_Tasks to perform_
(1) Print the part of the Peace Corps blog post between "Thanks for reading" and "a choice, haha—thanks!)", inclusive.
(2) Carry on the blog post about applying to the Peace Corps from its final sentence.

_Text under study_
************

Thanks for reading the blog! In the past I’ve answered questions like yours privately, but I think you’re asking great questions, and I know there are more people out there with your same questions about the application and screening process so I’ll post my answer this to the blog. (If that’s ok…like you have a choice, haha—thanks!)
From what I’ve heard there’s been a pretty big overhaul in how people apply. Three and a half years ago when I first sent in my online application, you basically just surrendered yourself to the whims and voodoo science behind the placement of volunteers. There was no choice in where you ended up serving your 2 years. There is a rhyme and reason to this method, namely the Peace Corps wants you to be as flexible and adaptable as possible. Since there will be so many things you will need to adapt to and change for once you begin your service in country, the Peace Corps wants to know they’ve found someone who is committed to serving rather than committed to a particular place. Now, however, it looks like you can apply to specific countries. This is also good I think because it helps to match people’s skills/knowledge/language/interests up with sites. That being said, you are still going to need to be exceedingly flexible and patient and willing to learn, change, bend and grow as a volunteer, no matter where you end up serving.
This is the best thing you can be in order to be a competitive applicant. Show that you are willing to try new things and be comfortable with the unknown and ambiguous situations.

************

_Raw data_
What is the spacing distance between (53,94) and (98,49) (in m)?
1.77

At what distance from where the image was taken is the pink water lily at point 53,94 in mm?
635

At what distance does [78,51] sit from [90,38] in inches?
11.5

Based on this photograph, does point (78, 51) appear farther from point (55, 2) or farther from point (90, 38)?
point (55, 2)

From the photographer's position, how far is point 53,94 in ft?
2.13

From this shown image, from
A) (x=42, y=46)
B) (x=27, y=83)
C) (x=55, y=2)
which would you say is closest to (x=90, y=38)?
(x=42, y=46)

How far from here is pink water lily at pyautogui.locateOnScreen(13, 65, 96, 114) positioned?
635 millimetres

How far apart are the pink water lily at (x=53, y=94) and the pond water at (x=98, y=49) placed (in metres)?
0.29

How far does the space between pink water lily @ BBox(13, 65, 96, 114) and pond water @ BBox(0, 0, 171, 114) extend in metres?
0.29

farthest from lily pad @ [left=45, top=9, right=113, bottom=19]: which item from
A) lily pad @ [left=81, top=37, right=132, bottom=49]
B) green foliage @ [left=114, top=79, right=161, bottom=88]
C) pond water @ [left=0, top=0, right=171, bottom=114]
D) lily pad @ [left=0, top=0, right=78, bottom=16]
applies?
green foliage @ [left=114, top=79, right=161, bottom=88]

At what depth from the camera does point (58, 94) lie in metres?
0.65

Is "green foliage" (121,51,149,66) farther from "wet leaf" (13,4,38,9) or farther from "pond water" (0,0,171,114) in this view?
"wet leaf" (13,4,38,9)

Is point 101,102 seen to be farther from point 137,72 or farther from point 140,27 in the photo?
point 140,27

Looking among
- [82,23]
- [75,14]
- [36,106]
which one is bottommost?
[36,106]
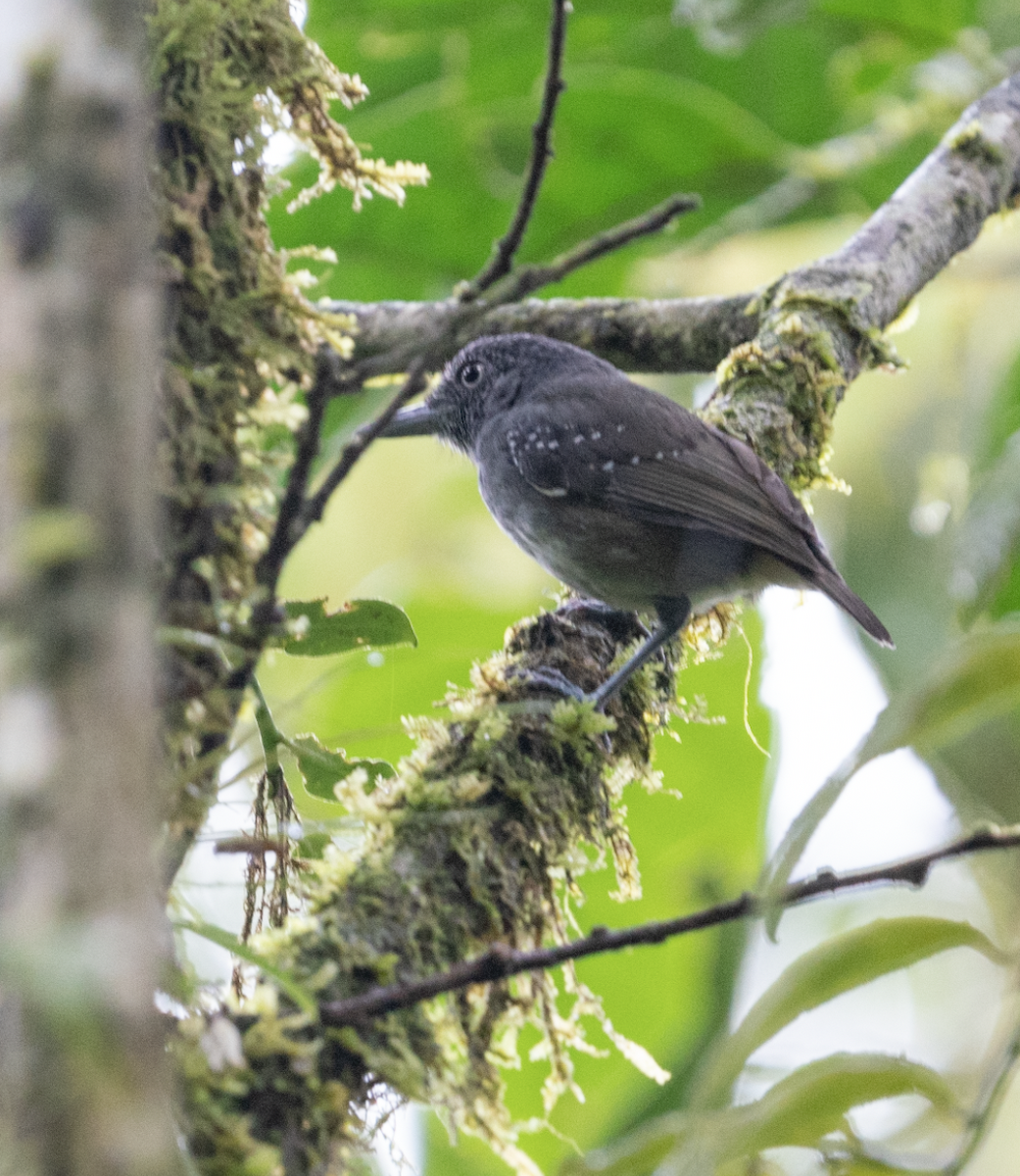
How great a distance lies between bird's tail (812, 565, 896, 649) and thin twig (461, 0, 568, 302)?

************

_Task-by-task answers_
(1)
Thanks for reading the blog! In the past I’ve answered questions like yours privately, but I think you’re asking great questions, and I know there are more people out there with your same questions about the application and screening process so I’ll post my answer this to the blog. (If that’s ok…like you have a choice, haha—thanks!)

(2)
At a minimum you will need a 4 year degree (though certain relevant work experience can also count instead) and 30 hours of volunteer tutoring time to volunteer in the English Education sector. Thirty hours is really very little though, and to be a competitive application you should be volunteering as much as possible, whether that is in after school programs, in literacy, as a coach, in a hospital or any other number of places. Having lots of volunteer experience is a must.
It also helps to have lived in a different culture for an extended period of time and studied a language, and if not, at least time spent getting to know other cultures is important. The best predictor of future success is past success and so if you can show that you are interested to the point where you’ve been putting in the work and investing the time already, that will be a good indicator to the Peace Corps that you are serious and will be a successful volunteer.
If you’re a student, get involved in campus or student organizations that are currently doing things that are helping people around the world. If you can’t find one, start one!
Last general piece of advice is to follow your passions. Don’t do anything just to fill a resume. I did a lot of that when I was younger and I ended up resenting and regretting the kind of things I was doing with my time, because I really didn’t like what I was doing, I only liked the fact that I could say I was doing it. Passion is contagious and if you love what you do, you will naturally attract and motivate others; they will want to come alongside and support your efforts too. The Peace Corps needs all kinds of different people, talents, personalities and experienced volunteers! Even though I’m an education volunteer, I still get to play Frisbee with kids and help a friend startup a small souvenir business – once you get to site you’ll figure out the possibilities and what you’re interested in.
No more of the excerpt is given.